Activity 1:
From the threat event details text, transcribe the stretch from "Threat events appear" through "your local time.".
Activity 2:
Answer these questions from the threat event details text, one a line:
(a) In the Correlation column, what does the value N/A indicate?
(b) What does the Hash column hold?
(c) In what time is the Detected Time shown?

Study text:
Threat event details

The Threat Events report allows you to review specific events and event details.

Threat events appear in a table. After you select a filter and dimension, you can select the type of data that you want to show in the table. In addition to data listed in the Event Dimensions help topic, you can show this data in the events table.

Event Table Column / Attribute Description
Detected Time The time when the event was detected in your local time.
Correlation If your organization uses a security connector, this column indicates whether there is a security connector event that correlates to the threat event. If there is a correlation, the column includes a View link that you can click in the Correlation table column. This link directs you to Correlation Security Connector Event(s) for Threat Event dialog where event information is provided.

Additionally, this column may show the values None or N/A. None indicates that while a sinkhole action was taken on the event, there is no correlation to a Security Connector event yet. N/A indicates that a Security Connector event correlation is not applicable because a sinkhole action was not taken on the event.

This attribute or data column does not apply to AUP events.

Query Type DNS resource record type associated with the request.
Hash Hash of the HTTP response for threats.
Response Time Time when a response to a request was provided.

Extracted records:

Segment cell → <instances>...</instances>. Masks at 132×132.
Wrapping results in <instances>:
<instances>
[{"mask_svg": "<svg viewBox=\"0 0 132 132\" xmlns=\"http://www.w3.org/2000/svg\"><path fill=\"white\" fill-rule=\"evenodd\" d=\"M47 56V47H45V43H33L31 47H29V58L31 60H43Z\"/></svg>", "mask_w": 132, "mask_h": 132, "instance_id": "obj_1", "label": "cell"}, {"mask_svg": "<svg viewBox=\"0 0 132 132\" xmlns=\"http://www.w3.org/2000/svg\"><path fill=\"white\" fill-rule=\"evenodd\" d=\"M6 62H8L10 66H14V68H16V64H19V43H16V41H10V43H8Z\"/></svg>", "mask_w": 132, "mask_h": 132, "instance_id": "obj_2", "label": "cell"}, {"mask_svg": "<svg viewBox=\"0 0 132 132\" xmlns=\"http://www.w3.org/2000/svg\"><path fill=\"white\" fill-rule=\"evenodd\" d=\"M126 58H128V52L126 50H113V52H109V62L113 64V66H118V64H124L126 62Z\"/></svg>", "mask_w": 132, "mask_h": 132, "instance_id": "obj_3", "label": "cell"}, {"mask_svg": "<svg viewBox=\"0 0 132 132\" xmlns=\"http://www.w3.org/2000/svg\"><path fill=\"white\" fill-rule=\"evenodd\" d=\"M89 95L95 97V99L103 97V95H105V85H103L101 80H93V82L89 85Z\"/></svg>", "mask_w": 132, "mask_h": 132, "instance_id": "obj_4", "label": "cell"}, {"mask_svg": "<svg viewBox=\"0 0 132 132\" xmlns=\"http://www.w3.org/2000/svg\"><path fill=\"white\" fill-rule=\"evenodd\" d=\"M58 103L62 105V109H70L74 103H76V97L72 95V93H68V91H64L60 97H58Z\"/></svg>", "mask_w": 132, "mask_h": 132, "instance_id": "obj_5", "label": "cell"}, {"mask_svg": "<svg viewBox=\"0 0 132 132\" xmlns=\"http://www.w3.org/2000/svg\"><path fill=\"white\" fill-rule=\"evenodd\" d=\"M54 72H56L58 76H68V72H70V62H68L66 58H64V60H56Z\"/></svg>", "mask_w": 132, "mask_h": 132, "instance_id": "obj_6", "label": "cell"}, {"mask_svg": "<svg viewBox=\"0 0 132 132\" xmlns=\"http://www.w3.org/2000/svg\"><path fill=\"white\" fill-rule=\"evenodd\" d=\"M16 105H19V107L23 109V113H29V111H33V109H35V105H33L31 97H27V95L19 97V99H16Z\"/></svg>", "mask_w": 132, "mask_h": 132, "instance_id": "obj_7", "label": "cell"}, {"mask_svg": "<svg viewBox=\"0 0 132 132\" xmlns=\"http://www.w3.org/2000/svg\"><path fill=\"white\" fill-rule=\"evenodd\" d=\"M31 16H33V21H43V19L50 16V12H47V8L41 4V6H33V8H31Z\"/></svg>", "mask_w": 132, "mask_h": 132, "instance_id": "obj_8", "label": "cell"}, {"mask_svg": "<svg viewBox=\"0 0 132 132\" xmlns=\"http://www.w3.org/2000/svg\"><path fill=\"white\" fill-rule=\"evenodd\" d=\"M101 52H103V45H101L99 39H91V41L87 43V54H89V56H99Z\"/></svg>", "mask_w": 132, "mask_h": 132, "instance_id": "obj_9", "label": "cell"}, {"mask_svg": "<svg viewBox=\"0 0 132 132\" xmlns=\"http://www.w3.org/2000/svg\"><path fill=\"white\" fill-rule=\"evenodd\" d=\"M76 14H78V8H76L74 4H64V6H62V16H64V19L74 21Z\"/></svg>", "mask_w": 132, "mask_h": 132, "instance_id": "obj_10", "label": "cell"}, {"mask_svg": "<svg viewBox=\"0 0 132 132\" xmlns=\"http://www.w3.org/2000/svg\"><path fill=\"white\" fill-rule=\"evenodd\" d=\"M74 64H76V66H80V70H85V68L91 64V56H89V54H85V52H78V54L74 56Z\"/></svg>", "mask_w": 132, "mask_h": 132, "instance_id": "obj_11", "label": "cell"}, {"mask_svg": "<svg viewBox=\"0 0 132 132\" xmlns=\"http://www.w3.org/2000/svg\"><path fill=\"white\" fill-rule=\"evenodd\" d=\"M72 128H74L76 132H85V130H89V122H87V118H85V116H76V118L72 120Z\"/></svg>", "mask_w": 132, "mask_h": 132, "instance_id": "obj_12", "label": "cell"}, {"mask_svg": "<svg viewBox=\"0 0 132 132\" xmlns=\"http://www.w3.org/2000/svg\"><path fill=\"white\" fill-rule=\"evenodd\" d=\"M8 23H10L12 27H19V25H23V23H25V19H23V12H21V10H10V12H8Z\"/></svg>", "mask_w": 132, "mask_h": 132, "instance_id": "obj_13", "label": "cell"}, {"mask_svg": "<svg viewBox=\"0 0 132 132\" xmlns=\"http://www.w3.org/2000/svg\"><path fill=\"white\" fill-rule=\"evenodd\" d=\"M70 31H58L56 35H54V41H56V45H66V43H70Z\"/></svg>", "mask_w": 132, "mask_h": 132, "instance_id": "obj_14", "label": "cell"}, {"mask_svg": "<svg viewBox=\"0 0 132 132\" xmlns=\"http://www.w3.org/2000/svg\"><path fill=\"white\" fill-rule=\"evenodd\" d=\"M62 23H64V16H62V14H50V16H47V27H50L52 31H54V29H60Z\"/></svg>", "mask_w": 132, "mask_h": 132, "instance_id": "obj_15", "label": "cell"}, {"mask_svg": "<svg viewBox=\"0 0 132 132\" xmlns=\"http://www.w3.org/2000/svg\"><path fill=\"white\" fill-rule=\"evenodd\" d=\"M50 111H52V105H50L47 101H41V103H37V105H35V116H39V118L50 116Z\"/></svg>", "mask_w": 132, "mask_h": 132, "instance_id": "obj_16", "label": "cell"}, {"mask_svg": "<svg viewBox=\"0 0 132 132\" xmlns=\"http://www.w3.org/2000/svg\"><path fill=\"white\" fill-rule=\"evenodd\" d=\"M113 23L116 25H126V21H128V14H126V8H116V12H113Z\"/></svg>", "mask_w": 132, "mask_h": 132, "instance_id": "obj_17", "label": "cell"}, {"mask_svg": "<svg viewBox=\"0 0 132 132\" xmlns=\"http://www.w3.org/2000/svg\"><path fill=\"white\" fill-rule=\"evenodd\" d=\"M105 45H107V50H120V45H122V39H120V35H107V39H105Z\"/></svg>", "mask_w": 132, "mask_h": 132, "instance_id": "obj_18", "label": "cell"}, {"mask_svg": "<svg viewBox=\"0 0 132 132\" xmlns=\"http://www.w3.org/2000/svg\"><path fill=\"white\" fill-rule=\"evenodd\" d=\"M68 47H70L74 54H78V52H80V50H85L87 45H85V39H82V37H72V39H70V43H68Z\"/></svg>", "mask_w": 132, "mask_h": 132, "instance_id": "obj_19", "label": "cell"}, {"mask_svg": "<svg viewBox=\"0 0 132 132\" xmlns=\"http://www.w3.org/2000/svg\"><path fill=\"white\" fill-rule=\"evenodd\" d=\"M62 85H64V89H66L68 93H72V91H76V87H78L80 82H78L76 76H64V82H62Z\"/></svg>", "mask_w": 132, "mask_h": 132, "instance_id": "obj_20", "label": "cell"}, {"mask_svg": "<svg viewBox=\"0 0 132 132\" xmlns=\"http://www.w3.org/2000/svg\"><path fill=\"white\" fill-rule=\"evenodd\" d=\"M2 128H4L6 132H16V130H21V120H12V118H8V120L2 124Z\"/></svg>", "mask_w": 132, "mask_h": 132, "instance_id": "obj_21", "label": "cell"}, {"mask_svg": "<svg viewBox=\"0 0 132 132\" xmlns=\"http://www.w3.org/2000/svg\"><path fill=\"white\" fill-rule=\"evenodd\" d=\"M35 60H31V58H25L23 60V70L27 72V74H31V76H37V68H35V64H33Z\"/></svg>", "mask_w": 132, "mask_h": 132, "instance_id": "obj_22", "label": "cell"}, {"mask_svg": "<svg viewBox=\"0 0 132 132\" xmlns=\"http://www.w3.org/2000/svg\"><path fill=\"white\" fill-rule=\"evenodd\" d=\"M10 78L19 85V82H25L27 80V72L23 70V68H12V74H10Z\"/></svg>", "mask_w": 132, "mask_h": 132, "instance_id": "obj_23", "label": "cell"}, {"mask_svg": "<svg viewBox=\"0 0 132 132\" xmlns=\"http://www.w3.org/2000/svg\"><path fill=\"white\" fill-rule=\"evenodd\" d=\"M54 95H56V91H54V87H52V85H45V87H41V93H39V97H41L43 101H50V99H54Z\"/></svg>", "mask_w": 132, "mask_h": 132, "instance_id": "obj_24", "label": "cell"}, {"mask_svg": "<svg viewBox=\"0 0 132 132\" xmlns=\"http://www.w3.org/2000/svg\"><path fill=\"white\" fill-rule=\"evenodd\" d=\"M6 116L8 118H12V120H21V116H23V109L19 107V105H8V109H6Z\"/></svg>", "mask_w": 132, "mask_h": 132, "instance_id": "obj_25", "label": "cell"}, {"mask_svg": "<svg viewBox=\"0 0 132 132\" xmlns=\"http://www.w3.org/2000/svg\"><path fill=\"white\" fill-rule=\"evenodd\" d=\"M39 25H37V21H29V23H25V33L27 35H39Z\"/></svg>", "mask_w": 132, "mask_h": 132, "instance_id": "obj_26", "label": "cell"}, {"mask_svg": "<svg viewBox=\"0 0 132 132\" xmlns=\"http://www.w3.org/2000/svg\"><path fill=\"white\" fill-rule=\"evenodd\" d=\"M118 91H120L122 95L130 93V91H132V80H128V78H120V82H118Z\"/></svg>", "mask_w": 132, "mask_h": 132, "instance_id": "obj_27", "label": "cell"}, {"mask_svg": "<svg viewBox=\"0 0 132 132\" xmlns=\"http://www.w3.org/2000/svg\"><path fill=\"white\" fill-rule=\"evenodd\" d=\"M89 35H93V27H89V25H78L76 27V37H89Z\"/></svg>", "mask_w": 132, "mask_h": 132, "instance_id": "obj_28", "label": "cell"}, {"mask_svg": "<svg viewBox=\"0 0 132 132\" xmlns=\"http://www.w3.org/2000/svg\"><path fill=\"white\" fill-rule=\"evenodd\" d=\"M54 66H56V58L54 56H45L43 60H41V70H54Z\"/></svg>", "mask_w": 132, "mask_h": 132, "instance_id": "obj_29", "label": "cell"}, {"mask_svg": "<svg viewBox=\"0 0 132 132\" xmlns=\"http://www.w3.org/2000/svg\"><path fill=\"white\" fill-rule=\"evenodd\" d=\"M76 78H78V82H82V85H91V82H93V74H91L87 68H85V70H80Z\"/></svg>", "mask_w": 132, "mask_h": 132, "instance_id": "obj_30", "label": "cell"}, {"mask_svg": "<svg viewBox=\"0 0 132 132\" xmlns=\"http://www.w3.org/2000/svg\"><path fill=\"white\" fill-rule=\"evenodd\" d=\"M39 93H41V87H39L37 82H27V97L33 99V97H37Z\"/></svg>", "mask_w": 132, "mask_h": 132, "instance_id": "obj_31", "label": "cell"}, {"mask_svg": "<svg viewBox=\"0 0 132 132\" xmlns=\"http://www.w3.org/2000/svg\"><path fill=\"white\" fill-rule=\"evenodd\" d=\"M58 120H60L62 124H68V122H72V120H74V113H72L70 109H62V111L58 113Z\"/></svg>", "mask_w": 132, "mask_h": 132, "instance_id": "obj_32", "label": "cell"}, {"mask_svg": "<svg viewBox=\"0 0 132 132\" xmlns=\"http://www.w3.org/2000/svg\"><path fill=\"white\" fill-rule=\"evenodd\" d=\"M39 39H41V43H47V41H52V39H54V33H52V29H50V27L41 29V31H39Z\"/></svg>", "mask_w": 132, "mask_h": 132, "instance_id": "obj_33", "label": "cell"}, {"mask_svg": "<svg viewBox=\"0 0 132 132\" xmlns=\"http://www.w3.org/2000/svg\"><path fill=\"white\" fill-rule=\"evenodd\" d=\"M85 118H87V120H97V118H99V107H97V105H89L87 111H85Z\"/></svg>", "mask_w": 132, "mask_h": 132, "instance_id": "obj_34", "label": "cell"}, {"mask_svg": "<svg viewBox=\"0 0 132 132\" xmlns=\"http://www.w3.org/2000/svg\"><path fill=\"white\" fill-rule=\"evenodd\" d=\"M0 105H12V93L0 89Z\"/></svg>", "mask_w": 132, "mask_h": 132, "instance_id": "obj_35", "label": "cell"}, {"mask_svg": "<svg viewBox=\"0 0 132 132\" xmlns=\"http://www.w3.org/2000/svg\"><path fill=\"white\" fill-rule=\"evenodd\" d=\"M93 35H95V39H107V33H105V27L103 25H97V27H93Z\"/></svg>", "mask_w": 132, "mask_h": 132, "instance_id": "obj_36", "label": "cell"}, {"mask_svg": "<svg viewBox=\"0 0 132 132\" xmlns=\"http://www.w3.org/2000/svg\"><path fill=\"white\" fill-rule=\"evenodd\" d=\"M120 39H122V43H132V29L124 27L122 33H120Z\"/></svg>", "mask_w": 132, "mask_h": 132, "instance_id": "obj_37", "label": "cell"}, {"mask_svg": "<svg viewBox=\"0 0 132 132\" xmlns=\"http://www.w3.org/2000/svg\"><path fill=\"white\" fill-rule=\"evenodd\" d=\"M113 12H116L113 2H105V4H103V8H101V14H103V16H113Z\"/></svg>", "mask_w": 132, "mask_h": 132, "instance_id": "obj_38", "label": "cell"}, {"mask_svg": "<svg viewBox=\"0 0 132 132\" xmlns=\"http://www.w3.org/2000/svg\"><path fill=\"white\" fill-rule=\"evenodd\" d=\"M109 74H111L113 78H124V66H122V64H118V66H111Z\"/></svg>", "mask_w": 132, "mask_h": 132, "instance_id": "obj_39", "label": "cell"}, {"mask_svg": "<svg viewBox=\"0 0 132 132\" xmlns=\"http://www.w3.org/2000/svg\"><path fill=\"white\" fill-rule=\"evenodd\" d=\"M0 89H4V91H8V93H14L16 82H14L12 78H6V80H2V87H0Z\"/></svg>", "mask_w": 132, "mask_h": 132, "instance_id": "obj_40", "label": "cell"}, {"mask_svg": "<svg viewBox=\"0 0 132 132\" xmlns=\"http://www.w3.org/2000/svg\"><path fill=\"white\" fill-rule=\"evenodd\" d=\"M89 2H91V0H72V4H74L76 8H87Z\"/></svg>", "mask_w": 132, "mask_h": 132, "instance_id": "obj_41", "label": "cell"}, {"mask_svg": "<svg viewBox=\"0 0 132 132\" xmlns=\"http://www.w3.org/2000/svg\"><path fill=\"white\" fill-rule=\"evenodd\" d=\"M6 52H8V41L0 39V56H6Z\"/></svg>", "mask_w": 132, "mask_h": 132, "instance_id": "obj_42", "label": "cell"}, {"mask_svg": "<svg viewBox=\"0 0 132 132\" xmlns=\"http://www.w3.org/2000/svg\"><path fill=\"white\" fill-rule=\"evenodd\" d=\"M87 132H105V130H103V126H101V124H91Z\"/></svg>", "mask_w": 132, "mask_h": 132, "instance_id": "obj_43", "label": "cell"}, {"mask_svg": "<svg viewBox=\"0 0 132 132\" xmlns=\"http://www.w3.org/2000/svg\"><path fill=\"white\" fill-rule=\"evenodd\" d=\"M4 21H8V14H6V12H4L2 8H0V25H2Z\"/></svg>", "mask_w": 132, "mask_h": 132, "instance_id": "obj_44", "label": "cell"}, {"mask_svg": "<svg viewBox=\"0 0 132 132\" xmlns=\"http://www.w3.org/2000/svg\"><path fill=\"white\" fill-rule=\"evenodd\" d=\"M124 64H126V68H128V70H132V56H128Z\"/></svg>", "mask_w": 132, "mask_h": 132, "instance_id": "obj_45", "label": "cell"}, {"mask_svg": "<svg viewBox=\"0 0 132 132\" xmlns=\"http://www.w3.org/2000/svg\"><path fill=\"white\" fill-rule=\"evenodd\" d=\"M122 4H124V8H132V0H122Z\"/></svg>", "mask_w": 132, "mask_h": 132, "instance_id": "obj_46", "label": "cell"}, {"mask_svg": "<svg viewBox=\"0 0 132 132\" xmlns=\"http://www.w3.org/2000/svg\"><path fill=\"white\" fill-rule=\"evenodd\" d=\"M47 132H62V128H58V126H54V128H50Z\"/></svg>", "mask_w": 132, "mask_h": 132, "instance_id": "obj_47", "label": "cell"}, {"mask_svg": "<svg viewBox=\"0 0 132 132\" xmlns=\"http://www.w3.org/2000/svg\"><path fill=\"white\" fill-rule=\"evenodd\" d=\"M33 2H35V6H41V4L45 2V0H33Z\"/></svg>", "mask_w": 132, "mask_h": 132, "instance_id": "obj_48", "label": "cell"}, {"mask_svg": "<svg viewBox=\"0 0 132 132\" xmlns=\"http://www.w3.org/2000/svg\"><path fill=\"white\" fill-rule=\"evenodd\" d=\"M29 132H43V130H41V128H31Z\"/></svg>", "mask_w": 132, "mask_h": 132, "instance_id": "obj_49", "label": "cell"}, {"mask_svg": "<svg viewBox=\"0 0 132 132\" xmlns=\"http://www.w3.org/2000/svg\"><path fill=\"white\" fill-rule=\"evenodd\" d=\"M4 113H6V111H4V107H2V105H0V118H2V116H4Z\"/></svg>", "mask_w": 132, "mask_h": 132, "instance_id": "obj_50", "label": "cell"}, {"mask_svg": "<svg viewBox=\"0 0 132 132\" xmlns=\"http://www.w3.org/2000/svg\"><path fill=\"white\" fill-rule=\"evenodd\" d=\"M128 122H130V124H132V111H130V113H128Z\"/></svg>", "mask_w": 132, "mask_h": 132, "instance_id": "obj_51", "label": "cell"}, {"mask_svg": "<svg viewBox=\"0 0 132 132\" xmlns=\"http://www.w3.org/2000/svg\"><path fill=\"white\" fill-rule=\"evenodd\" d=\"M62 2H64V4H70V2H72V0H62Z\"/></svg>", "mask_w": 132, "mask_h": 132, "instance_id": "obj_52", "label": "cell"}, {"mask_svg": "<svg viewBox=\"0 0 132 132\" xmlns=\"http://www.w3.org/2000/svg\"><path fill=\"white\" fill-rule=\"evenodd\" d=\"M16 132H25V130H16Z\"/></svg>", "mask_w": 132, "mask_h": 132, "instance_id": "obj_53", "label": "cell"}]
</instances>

Answer space 1:
Threat events appear in a table. After you select a filter and dimension, you can select the type of data that you want to show in the table. In addition to data listed in the Event Dimensions help topic, you can show this data in the events table.

Event Table Column / Attribute Description
Detected Time The time when the event was detected in your local time.

Answer space 2:
(a) A Security Connector event correlation is not applicable because a sinkhole action was not taken on the event.
(b) The hash of the HTTP response for threats.
(c) Your local time.